The government of Ethiopia has accused UK's Telegraph of ‘completely twisting facts and agenda-based reporting' which involves inaccurately translating Prime…

The government of Ethiopia has accused UK’s Telegraph of ‘completely twisting facts and agenda-based reporting’ which involves inaccurately translating Prime Minister Abiy Ahmed’s speech.In the article titled “Ethiopian PM threatens to stop food aid entering the country” posted on October 18, Telegraph’s Will Brown blatantly misquoted Prime Minister Abiy Ahmed and misinformed its readers regarding events in Ethiopia, Ethiopian Ministry Foreign Affairs said in a statement on Thursday.

The aim is “to bolster a preordained narrative in which Ethiopia must be vilified. At the same time, insurgents of the TPLF are spared criticism, if not outright praised”, it added.

Delivered in Amharic, Prime Minister Abiy expressed his desire to see “Ethiopia become food self-sufficient and less dependent on food aid coming from abroad a noble goal widely shared among the Ethiopian public”.

Telegraph’s report, however, translated the statement as “if we make sure that this thing called wheat [food aid] does not enter Ethiopia, 70 percent of Ethiopia’s problems will be solved”.

The letter advised the national British daily broadsheet newspaper to “reassess its assumptions of what the Prime Minister said or did not say.”

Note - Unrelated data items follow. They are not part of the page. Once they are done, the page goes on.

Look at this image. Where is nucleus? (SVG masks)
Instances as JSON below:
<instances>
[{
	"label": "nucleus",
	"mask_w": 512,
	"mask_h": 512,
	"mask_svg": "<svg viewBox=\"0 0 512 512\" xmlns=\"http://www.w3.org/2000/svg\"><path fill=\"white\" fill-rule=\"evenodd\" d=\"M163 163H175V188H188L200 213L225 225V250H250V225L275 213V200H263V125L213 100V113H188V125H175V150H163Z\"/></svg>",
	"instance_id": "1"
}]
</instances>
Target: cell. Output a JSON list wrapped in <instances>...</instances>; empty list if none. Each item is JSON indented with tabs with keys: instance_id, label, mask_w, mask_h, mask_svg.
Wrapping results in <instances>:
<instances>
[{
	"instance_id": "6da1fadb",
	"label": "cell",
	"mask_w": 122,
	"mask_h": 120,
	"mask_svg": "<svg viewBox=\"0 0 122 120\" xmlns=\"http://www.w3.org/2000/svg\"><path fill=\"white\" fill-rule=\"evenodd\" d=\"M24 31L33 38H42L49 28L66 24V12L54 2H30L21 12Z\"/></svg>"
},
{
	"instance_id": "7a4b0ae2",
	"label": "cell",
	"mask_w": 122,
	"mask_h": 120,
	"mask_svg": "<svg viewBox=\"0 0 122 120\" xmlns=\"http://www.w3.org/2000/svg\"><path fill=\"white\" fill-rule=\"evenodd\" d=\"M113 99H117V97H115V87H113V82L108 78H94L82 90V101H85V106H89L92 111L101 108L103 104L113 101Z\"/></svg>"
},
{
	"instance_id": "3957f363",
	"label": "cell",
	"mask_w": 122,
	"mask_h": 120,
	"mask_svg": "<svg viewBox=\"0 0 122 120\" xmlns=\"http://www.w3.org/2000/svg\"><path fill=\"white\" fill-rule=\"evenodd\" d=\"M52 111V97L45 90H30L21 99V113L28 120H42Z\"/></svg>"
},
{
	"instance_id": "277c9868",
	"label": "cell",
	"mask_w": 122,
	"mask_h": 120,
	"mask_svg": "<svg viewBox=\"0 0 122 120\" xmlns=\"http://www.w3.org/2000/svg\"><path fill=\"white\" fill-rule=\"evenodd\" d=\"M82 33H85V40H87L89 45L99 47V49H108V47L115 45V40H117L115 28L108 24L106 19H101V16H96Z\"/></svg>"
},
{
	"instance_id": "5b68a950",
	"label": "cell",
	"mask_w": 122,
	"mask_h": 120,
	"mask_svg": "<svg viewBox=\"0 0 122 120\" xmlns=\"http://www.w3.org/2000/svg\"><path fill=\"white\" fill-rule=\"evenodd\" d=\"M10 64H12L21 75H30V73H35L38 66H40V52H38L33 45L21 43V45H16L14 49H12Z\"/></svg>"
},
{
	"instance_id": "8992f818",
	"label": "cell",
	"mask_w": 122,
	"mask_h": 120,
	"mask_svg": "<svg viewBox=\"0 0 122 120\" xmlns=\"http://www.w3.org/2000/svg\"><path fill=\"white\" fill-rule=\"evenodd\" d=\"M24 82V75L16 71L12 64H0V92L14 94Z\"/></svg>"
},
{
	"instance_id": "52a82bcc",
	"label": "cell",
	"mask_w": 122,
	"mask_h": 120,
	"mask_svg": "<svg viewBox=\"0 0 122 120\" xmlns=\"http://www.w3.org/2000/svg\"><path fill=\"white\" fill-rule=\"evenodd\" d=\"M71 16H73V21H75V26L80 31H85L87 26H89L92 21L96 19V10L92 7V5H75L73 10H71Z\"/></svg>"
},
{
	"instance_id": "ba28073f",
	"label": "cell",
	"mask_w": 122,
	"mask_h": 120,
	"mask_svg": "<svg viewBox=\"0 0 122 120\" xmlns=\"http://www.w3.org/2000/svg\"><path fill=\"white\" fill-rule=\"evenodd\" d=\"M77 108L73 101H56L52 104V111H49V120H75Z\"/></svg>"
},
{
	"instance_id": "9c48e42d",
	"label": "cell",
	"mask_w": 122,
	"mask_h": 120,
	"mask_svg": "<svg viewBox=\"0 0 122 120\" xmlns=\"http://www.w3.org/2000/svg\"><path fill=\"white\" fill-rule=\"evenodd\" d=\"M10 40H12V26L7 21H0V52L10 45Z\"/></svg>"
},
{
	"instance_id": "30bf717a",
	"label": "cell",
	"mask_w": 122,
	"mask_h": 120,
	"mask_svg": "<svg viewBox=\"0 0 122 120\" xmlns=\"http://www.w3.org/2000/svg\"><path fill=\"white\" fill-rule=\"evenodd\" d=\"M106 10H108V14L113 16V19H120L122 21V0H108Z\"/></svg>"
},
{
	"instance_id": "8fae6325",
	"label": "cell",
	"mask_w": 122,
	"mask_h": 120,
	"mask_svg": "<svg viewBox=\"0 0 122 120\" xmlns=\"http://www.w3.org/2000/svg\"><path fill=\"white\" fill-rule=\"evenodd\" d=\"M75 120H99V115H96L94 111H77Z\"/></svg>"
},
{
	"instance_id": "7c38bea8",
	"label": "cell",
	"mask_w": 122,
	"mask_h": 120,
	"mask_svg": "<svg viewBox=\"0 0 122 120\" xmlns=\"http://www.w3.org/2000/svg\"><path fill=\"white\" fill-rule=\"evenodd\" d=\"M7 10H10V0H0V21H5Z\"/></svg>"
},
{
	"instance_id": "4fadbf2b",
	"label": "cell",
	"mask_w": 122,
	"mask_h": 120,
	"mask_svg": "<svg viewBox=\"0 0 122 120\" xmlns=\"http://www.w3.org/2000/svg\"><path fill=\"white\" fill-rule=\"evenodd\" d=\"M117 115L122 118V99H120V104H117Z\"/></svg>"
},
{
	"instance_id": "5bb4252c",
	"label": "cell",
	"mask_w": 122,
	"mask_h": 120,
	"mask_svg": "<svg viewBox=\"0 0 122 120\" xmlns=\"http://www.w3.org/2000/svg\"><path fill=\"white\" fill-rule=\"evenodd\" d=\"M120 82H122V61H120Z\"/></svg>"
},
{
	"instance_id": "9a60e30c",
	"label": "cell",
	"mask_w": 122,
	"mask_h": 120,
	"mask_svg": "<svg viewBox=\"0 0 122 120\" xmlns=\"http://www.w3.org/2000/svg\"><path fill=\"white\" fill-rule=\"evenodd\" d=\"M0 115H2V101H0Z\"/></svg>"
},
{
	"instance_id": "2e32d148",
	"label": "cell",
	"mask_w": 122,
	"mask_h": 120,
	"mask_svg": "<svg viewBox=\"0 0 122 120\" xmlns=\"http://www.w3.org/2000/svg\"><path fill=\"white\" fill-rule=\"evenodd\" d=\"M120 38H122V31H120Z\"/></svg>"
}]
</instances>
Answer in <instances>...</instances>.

“If translating Amharic into English is particularly challenging, they should seek help before becoming a disservice to their readers, who deserve to know that facts,” it said.

The article is viewed by some as part of serious misinformation pushed by the western media against the Abiy administration since the start of the conflict in north Ethiopia almost a year ago.

This one, however, goes beyond taking things out of context or misinterpreting the Prime Minister’s words, the ministry said.

“This is an unscrupulous disregard for what was said and a complete twisting of the facts for agenda-based reporting,” it added. 

“For the sake of journalism and factual reporting, the Telegraph should reevaluate this report for its merit and ask if it meets journalistic standards” it concluded.